> What you will do: Repeat the entries that follow from start to finish, keeping every character.
Content starts
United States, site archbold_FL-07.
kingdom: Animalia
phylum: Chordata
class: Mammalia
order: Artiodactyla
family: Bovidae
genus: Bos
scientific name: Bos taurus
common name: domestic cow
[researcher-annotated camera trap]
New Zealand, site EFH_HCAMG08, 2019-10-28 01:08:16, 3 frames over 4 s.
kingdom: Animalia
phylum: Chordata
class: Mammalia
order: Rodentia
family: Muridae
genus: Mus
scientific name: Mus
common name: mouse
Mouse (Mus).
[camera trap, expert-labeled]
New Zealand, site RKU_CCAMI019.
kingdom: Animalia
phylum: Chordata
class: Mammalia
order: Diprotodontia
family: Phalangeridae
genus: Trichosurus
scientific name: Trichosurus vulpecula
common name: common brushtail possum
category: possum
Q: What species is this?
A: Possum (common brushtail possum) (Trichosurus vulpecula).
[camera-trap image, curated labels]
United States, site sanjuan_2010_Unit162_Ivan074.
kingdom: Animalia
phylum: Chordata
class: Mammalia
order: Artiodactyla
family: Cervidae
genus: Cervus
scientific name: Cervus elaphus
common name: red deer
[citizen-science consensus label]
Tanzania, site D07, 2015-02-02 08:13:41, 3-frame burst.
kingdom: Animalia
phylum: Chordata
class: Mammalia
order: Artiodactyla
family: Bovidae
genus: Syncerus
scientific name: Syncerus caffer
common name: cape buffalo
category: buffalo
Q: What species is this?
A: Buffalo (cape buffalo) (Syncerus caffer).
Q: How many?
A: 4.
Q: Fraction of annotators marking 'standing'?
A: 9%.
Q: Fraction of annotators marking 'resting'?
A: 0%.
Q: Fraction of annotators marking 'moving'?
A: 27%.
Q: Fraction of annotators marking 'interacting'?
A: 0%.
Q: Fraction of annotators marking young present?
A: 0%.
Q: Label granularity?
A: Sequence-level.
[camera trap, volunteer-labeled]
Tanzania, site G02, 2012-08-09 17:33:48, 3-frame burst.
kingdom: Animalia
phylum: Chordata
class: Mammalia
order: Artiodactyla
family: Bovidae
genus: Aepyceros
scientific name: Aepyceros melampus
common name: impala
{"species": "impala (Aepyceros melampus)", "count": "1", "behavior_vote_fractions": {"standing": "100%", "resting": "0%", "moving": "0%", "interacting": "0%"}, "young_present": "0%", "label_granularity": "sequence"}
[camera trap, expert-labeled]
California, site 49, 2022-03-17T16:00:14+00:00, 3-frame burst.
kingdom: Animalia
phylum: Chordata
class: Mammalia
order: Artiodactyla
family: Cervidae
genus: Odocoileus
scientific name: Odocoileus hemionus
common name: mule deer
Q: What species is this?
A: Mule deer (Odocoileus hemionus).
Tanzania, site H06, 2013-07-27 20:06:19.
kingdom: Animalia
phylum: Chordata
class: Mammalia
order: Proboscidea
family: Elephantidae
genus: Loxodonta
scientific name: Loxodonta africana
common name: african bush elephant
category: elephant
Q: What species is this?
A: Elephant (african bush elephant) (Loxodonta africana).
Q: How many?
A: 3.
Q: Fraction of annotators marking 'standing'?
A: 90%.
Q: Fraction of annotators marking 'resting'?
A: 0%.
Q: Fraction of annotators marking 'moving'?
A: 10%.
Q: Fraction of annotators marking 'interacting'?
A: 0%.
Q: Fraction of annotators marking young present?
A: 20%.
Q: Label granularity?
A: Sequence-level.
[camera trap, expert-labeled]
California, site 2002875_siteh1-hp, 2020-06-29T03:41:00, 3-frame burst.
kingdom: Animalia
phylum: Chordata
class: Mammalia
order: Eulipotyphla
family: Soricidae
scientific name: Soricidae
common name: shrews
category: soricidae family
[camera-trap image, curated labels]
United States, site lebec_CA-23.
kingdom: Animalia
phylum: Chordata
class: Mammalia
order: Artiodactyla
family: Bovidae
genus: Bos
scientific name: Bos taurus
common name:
Content ends
> Answer box:
United States, site archbold_FL-07.
kingdom: Animalia
phylum: Chordata
class: Mammalia
order: Artiodactyla
family: Bovidae
genus: Bos
scientific name: Bos taurus
common name: domestic cow
[researcher-annotated camera trap]
New Zealand, site EFH_HCAMG08, 2019-10-28 01:08:16, 3 frames over 4 s.
kingdom: Animalia
phylum: Chordata
class: Mammalia
order: Rodentia
family: Muridae
genus: Mus
scientific name: Mus
common name: mouse
Mouse (Mus).
[camera trap, expert-labeled]
New Zealand, site RKU_CCAMI019.
kingdom: Animalia
phylum: Chordata
class: Mammalia
order: Diprotodontia
family: Phalangeridae
genus: Trichosurus
scientific name: Trichosurus vulpecula
common name: common brushtail possum
category: possum
Q: What species is this?
A: Possum (common brushtail possum) (Trichosurus vulpecula).
[camera-trap image, curated labels]
United States, site sanjuan_2010_Unit162_Ivan074.
kingdom: Animalia
phylum: Chordata
class: Mammalia
order: Artiodactyla
family: Cervidae
genus: Cervus
scientific name: Cervus elaphus
common name: red deer
[citizen-science consensus label]
Tanzania, site D07, 2015-02-02 08:13:41, 3-frame burst.
kingdom: Animalia
phylum: Chordata
class: Mammalia
order: Artiodactyla
family: Bovidae
genus: Syncerus
scientific name: Syncerus caffer
common name: cape buffalo
category: buffalo
Q: What species is this?
A: Buffalo (cape buffalo) (Syncerus caffer).
Q: How many?
A: 4.
Q: Fraction of annotators marking 'standing'?
A: 9%.
Q: Fraction of annotators marking 'resting'?
A: 0%.
Q: Fraction of annotators marking 'moving'?
A: 27%.
Q: Fraction of annotators marking 'interacting'?
A: 0%.
Q: Fraction of annotators marking young present?
A: 0%.
Q: Label granularity?
A: Sequence-level.
[camera trap, volunteer-labeled]
Tanzania, site G02, 2012-08-09 17:33:48, 3-frame burst.
kingdom: Animalia
phylum: Chordata
class: Mammalia
order: Artiodactyla
family: Bovidae
genus: Aepyceros
scientific name: Aepyceros melampus
common name: impala
{"species": "impala (Aepyceros melampus)", "count": "1", "behavior_vote_fractions": {"standing": "100%", "resting": "0%", "moving": "0%", "interacting": "0%"}, "young_present": "0%", "label_granularity": "sequence"}
[camera trap, expert-labeled]
California, site 49, 2022-03-17T16:00:14+00:00, 3-frame burst.
kingdom: Animalia
phylum: Chordata
class: Mammalia
order: Artiodactyla
family: Cervidae
genus: Odocoileus
scientific name: Odocoileus hemionus
common name: mule deer
Q: What species is this?
A: Mule deer (Odocoileus hemionus).
Tanzania, site H06, 2013-07-27 20:06:19.
kingdom: Animalia
phylum: Chordata
class: Mammalia
order: Proboscidea
family: Elephantidae
genus: Loxodonta
scientific name: Loxodonta africana
common name: african bush elephant
category: elephant
Q: What species is this?
A: Elephant (african bush elephant) (Loxodonta africana).
Q: How many?
A: 3.
Q: Fraction of annotators marking 'standing'?
A: 90%.
Q: Fraction of annotators marking 'resting'?
A: 0%.
Q: Fraction of annotators marking 'moving'?
A: 10%.
Q: Fraction of annotators marking 'interacting'?
A: 0%.
Q: Fraction of annotators marking young present?
A: 20%.
Q: Label granularity?
A: Sequence-level.
[camera trap, expert-labeled]
California, site 2002875_siteh1-hp, 2020-06-29T03:41:00, 3-frame burst.
kingdom: Animalia
phylum: Chordata
class: Mammalia
order: Eulipotyphla
family: Soricidae
scientific name: Soricidae
common name: shrews
category: soricidae family
[camera-trap image, curated labels]
United States, site lebec_CA-23.
kingdom: Animalia
phylum: Chordata
class: Mammalia
order: Artiodactyla
family: Bovidae
genus: Bos
scientific name: Bos taurus
common name:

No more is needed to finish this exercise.